= Jeremy Hawthorn =

British literary historian

Jeremy Miles Hawthorn (9 May 1942– 28 October 2025) was a British literary historian.

He was born in Beckenham. Having attended the University of Leeds, Hawthorn moved to Norway and was appointed as a professor of modern British literature at the University of Trondheim in 1981. With the university becoming a part of the Norwegian University of Science and Technology, Hawthorn remained professor until reaching the retirement age in 2012.

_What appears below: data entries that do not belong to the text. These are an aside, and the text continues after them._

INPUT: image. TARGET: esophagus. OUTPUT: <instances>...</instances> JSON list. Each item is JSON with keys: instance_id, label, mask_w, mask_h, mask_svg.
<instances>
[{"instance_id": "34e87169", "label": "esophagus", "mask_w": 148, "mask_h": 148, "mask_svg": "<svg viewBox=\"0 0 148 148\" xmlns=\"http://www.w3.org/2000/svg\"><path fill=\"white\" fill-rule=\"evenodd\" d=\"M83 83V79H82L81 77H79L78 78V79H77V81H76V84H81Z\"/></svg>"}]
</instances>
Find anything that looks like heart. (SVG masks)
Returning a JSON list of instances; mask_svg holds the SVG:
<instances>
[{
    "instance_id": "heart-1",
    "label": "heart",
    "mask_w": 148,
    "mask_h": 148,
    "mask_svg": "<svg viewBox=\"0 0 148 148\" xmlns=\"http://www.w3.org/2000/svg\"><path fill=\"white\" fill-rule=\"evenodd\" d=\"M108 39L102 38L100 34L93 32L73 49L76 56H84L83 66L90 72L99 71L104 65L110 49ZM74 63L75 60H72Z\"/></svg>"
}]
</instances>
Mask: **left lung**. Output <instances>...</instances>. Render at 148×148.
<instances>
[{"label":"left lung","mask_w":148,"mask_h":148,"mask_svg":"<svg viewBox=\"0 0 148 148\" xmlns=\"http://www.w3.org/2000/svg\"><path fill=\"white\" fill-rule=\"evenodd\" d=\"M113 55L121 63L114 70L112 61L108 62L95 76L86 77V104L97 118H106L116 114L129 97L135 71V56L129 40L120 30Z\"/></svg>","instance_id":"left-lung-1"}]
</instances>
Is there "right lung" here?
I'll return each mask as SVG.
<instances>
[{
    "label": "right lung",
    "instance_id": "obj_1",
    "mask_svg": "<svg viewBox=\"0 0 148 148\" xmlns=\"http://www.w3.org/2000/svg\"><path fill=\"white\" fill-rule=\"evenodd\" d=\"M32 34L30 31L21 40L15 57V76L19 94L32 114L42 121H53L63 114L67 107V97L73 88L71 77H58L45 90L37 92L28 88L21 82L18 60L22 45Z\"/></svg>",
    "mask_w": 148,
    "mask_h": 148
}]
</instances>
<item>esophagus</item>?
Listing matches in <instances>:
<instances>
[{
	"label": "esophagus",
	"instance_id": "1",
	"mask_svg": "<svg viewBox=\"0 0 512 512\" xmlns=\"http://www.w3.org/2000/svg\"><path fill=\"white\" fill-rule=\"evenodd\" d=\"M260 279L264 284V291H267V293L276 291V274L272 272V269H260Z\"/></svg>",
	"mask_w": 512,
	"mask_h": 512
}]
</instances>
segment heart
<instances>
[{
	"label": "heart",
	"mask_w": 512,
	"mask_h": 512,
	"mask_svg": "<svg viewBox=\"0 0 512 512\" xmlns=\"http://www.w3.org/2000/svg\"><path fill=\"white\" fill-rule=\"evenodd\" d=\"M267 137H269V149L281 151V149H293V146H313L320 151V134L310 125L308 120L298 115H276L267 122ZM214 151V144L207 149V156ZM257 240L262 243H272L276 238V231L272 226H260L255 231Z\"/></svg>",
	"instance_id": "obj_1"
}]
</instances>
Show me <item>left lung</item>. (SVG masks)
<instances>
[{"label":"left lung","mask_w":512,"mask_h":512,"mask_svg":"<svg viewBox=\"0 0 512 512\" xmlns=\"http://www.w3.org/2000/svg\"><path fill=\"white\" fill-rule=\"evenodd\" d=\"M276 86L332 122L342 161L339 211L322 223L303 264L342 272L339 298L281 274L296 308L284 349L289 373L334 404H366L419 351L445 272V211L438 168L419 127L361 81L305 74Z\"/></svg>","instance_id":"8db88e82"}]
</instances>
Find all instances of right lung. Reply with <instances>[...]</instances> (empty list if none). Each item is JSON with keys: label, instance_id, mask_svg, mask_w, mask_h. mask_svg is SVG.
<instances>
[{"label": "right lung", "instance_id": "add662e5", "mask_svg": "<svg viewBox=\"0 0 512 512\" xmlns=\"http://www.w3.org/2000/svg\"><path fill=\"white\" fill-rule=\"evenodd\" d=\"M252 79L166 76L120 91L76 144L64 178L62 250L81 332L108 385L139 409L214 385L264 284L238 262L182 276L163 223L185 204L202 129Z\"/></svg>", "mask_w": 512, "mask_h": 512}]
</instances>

In 1975 he published a book on Virginia Woolf's Mrs Dalloway, subtitled A Study in Alienation. Books on Joseph Conrad include Joseph Conrad: Language and Fictional Self-Consciousness (1979, Edward Arnold), Joseph Conrad: Narrative Technique and Ideologial Commitment (1990, Continuum), Joseph Conrad: The Shadow-Line (ed., 1992, Oxford University Press), Sexuality and the Erotic in the Fiction of Joseph Conrad (2007, Continuum) and Joseph Conrad and Ford Madox Ford: The Inheritors, The Nature of a Crime (ed., 2022, Cambridge University Press). General works include A Glossary of Contemporary Literary Theory (2000), published in four editions, and Studying the Novel (1985), published in eight edititions, last in 2023. He was inducted into the Norwegian Academy of Science and Letters in 2006. He died in October 2025, aged 83.